Task status Reference column Rationale
RUNNING started_at The task began execution; timeout measures actual run duration
CLAIMED created_at The task was dispatched but never started; started_at is NULL

Stuck tasks are marked FAILED with error = "Internal worker timeout" and a completed_at timestamp. If any tasks were failed, the session is committed and a count is logged.

This cleanup only applies to @internal jobs. External worker tasks that are stuck are handled by the stale worker cleanup (if the worker's heartbeat lapses) or remain in their current state if the worker is still alive.

Three Disconnect Paths

The sweeper is the fallback for workers that do not disconnect gracefully. The system provides three paths for cleaning up a worker, all converging on the same cleanup_worker() function:

Path Trigger Latency Mechanism
Graceful Client calls disconnect() or context manager exit Immediate DELETE /workers/{id} --> cleanup_worker()
SIO disconnect Network drop detected by Socket.IO Seconds Host app's SIO disconnect handler --> cleanup_worker()
Sweeper No heartbeat received within timeout Up to worker_timeout_seconds Sweeper periodic scan --> cleanup_stale_workers() --> cleanup_worker()
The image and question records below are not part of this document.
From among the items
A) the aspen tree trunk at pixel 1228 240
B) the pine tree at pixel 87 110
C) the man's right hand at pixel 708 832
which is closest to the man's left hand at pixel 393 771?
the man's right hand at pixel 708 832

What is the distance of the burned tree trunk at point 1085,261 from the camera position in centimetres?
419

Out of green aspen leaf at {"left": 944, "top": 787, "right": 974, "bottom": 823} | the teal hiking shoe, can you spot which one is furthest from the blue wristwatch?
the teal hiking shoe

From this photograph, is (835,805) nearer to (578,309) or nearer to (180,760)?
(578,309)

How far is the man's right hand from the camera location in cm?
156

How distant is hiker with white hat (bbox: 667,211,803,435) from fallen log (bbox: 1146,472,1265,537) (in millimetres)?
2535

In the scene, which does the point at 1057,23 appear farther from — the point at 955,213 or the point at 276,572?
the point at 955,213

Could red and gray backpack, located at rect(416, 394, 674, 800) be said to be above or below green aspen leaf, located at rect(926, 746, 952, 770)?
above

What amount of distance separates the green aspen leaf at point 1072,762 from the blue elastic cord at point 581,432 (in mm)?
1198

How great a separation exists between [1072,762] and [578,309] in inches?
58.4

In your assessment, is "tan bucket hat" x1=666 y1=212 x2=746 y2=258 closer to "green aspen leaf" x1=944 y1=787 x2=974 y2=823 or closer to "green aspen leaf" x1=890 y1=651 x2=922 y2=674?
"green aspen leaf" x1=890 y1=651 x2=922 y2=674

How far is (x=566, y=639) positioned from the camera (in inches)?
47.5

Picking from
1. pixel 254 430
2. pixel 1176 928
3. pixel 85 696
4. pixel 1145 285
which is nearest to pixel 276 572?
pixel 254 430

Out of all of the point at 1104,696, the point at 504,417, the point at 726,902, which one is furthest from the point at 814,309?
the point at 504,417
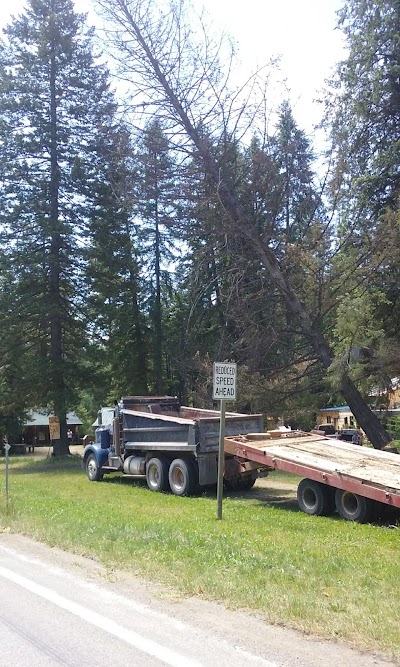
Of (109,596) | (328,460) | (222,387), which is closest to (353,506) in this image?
(328,460)

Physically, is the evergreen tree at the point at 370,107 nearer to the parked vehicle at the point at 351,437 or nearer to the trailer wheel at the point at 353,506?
the trailer wheel at the point at 353,506

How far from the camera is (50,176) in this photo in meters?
31.3

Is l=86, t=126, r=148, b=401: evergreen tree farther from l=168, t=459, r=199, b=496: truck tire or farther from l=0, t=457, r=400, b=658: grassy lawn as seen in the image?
l=0, t=457, r=400, b=658: grassy lawn

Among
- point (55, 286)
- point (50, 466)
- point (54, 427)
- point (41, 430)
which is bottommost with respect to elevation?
point (41, 430)

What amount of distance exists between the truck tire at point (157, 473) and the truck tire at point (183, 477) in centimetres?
33

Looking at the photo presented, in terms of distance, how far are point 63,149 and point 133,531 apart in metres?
25.2

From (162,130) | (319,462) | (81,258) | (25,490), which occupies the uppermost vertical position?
(162,130)

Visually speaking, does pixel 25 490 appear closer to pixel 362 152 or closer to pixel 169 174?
pixel 169 174

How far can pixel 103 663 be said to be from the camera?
5031 mm

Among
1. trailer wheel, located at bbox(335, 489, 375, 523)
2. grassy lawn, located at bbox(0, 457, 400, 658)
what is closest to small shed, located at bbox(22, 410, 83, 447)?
grassy lawn, located at bbox(0, 457, 400, 658)

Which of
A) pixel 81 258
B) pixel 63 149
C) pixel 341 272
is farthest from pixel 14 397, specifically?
pixel 341 272

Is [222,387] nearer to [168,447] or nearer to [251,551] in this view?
[251,551]

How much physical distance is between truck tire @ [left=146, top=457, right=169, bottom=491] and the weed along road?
9302 millimetres

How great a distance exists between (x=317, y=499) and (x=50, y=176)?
23361 millimetres
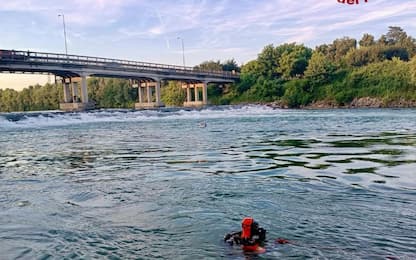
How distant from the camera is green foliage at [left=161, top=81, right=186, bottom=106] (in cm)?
10480

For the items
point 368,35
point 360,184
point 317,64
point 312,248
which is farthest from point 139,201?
point 368,35

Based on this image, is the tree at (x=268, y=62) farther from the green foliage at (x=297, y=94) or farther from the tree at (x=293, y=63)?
the green foliage at (x=297, y=94)

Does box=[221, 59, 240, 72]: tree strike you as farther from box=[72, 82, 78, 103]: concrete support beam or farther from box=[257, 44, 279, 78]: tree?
box=[72, 82, 78, 103]: concrete support beam

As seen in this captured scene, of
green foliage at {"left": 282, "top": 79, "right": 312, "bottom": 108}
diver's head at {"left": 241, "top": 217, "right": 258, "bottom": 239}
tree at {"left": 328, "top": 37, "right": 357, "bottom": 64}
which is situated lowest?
diver's head at {"left": 241, "top": 217, "right": 258, "bottom": 239}

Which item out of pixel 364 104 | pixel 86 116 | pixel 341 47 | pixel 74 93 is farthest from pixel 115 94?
pixel 86 116

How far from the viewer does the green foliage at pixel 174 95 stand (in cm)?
10480

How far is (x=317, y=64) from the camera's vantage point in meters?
81.7

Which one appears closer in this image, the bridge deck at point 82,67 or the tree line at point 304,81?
the bridge deck at point 82,67

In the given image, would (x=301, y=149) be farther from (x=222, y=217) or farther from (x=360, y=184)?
(x=222, y=217)

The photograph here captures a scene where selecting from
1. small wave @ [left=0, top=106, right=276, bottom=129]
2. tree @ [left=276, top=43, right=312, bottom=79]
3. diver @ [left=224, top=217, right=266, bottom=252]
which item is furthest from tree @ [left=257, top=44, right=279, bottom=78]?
diver @ [left=224, top=217, right=266, bottom=252]

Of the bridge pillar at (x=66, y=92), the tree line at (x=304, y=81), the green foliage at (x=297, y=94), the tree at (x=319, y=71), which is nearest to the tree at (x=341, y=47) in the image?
the tree line at (x=304, y=81)

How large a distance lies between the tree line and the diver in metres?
63.5

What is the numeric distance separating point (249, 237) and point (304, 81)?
77.6 m

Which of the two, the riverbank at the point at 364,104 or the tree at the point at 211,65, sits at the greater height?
the tree at the point at 211,65
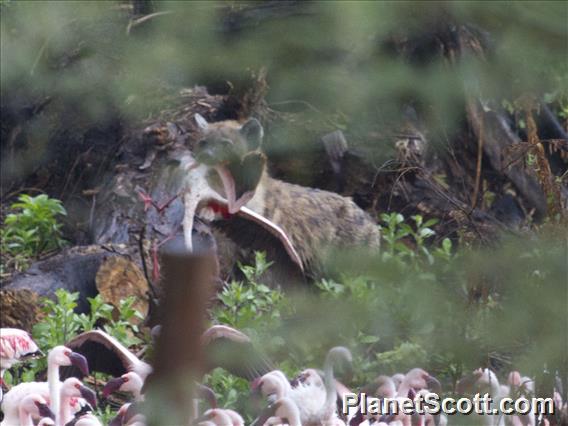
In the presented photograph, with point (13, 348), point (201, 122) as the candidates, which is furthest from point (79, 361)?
point (201, 122)

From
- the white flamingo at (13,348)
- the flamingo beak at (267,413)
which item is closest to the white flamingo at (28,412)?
the white flamingo at (13,348)

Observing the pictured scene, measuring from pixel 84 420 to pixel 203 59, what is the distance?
5.89ft

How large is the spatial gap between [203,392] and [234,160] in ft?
4.80

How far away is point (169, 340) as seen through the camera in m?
0.75

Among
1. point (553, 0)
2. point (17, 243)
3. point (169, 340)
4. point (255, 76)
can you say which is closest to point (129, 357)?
point (17, 243)

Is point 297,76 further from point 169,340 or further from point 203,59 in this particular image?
point 169,340

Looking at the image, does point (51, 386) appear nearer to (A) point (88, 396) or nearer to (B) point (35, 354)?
(A) point (88, 396)

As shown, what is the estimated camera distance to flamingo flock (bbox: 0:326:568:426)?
10.1 feet

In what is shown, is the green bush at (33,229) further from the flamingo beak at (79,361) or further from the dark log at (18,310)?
the flamingo beak at (79,361)

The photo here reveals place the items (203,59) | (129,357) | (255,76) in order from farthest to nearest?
(129,357)
(255,76)
(203,59)

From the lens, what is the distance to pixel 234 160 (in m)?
4.20

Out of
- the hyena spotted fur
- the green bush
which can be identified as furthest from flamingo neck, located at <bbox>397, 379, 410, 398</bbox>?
the green bush

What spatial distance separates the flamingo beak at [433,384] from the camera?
9.03 feet

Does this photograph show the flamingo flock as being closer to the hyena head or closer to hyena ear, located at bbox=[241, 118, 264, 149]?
the hyena head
Because all three paths use cleanup_worker(), the behavior is identical regardless of how the worker disappears: tasks are failed, links are removed, providers are deleted, and orphan jobs are soft-deleted.

Configuration

All settings are controlled via JobLibSettings (environment prefix ZNDRAW_JOBLIB_):

Setting Default Purpose
sweeper_interval_seconds 30 How often the sweeper wakes up and runs its cleanup cycle
worker_timeout_seconds 60 How long since the last heartbeat before a worker is considered stale
internal_task_timeout_seconds 3600 Maximum time an @internal task can remain in RUNNING or CLAIMED before being force-failed

The worker timeout should be at least 2x the client's heartbeat interval to avoid false positives from transient network delays. The sweeper interval should be shorter than the worker timeout so that stale workers are detected within one timeout period.